• [Ihre Aufgabe] Führen Sie den Artikel über den Umgang der Justiz mit jugendlichen Straftätern im Anschluss an seinen letzten Satz weiter.

• [Textauszug]
+++
Backnang. Noch bevor er strafmündig wird, lässt sich A.A. schon eine Reihe von mittelschweren Delikten zuschulden kommen: Diebstähle, Beleidigungen, Körperverletzungen. Der Jugendliche aus dem Rems-Murr-Kreis landet bei den Behörden auf der Liste der Intensivtäter. In der Schule gibt es ständig Probleme, dann besucht A.A. die Schule gar nicht mehr. Falk Auktor, Leiter der Jugendgerichtshilfe in Backnang, die beim Kreisjugendamt angesiedelt ist, beschreibt ihn als „rotzigen bis aggressiven 13-Jährigen, der sofort in den Kampfmodus geht“. Seine Eltern sind ratlos, resigniert und zögerlich darin, Hilfe vom Jugendamt anzunehmen. Auch A.A. lässt sich freiwillig auf nichts ein, was ihm an Hilfe angeboten wird – bis der Familie ein Erziehungsbeistand zur Seite gestellt wird, auf den sich der Jugendliche gut einlässt. Das Begehen der Straftaten stuft das Amt ein als „dysfunktionale Versuche, sich von der Familie zu lösen“, so Auktor. Aufgrund der Beziehungsdynamik in der Familie ist der mittlerweile 15-Jährige nun stationär in einer Jugendhilfemaßnahme untergebracht und besucht wieder die Schule. Auktor: „Es kommt nichts Neues an Delikten hinzu und das ist für uns der zentrale Punkt.“

Noch vor 100 Jahren wäre die Justiz mit A.A. anders verfahren: mit blinder Härte. Das Reichsjugendgerichtsgesetz von 1923 brach dann mit der rabiaten Rechtstradition, Kinder und Jugendliche nach denselben Paragrafen zu bestrafen und in dieselben Gefängnisse zu sperren wie Erwachsene. Parallel wurde das erste Reichsgesetz für Jugendwohlfahrt beschlossen, nach dem jedes Kind ein Recht auf Erziehung zur leiblichen, seelischen und gesellschaftlichen Tüchtigkeit besaß. Das Reichsjugendgerichtsgesetz trug bereits die Grundzüge des heutigen Jugendgerichtsgesetzes, das darauf abzielt, dass Erziehung und Strafe den jungen Delinquenten bessern und so die Gesellschaft vor weiteren Straftaten schützen soll.
+++
Seitenweise extrahierte Texte
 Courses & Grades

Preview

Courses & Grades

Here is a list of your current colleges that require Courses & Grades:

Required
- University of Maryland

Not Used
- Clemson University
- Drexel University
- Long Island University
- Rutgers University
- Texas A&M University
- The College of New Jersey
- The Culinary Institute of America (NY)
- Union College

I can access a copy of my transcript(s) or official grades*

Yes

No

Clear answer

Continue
+++
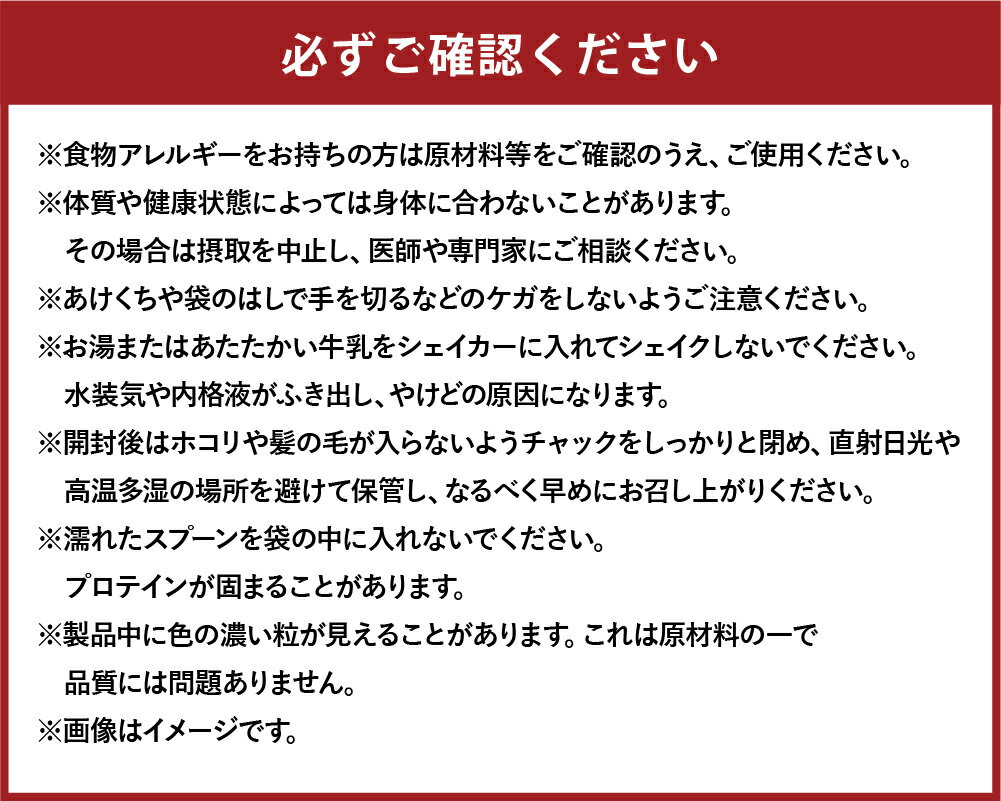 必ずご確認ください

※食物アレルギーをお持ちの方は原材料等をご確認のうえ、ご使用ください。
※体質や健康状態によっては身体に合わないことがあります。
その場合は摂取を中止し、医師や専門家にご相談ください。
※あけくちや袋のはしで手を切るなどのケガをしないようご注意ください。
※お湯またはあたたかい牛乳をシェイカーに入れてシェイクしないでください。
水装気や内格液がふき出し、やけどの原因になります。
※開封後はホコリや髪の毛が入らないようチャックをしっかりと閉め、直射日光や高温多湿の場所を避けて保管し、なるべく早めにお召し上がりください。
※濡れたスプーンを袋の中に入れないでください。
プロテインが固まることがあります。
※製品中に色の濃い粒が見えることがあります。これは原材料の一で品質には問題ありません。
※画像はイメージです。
+++
• [Lösung der Aufgabe]
„Unser Ziel muss sein, dass die Jugendlichen die Kurve kriegen“

Diesen Grundsatz in der Praxis anzuwenden, ist eine anspruchsvolle, besondere und vielschichtige Aufgabe. Anders als im Erwachsenenstrafrecht, in dem Geld- oder Freiheitsstrafen zur Verfügung stehen, hat das Gericht im Jugendstrafrecht mehr Sanktionsmöglichkeiten, eine „größere Wirkungspalette“, wie Amtsgerichtsdirektor Florian Bollacher sagt. Das Jugendstrafrecht macht etwa ein Drittel seiner Tätigkeit aus. „Im Jugendstrafrecht kann man früher und zielgerichteter reagieren. Unser aller Ziel muss sein, dass die Jugendlichen die Kurve kriegen.“

Angefangen beim Schreiben eines Besinnungsaufsatzes oder dem Ableisten von gemeinnütziger Arbeit über Geldauflagen oder das Besuchen eines Beratungskurses bis hin zu Arrest oder Jugendstrafe hinter Gittern: Was geeignet ist, zu wirken, ist eine individuelle Sache. Strafe oder Erziehung? Freiheit oder Gefängnis? Verständnis oder Härte? Wie viel braucht man wovon? Das sind die Pole, zwischen denen sich Justiz und Sozialpädagogik bewegen. „Man muss immer die Gesamtsituation und die Lebensumstände betrachten“, sagt Bollacher. Etwa 200 Jugendrichterfälle im Jahr werden am Backnanger Amtsgericht verhandelt, in den Coronajahren 2020 bis 2022 waren es deutlich weniger. Geht es in den Bereich der Jugendstrafe, ist das Jugendschöffengericht Waiblingen zuständig. „Wenn ich vier Angeklagte habe, die die gleiche Straftat begangen haben, heißt das nicht, dass sie die gleiche Strafe bekommen“, sagt Diplom-Pädagogin Sabine Gerner, die seit über zehn Jahren bei der Jugendgerichtshilfe tätig ist.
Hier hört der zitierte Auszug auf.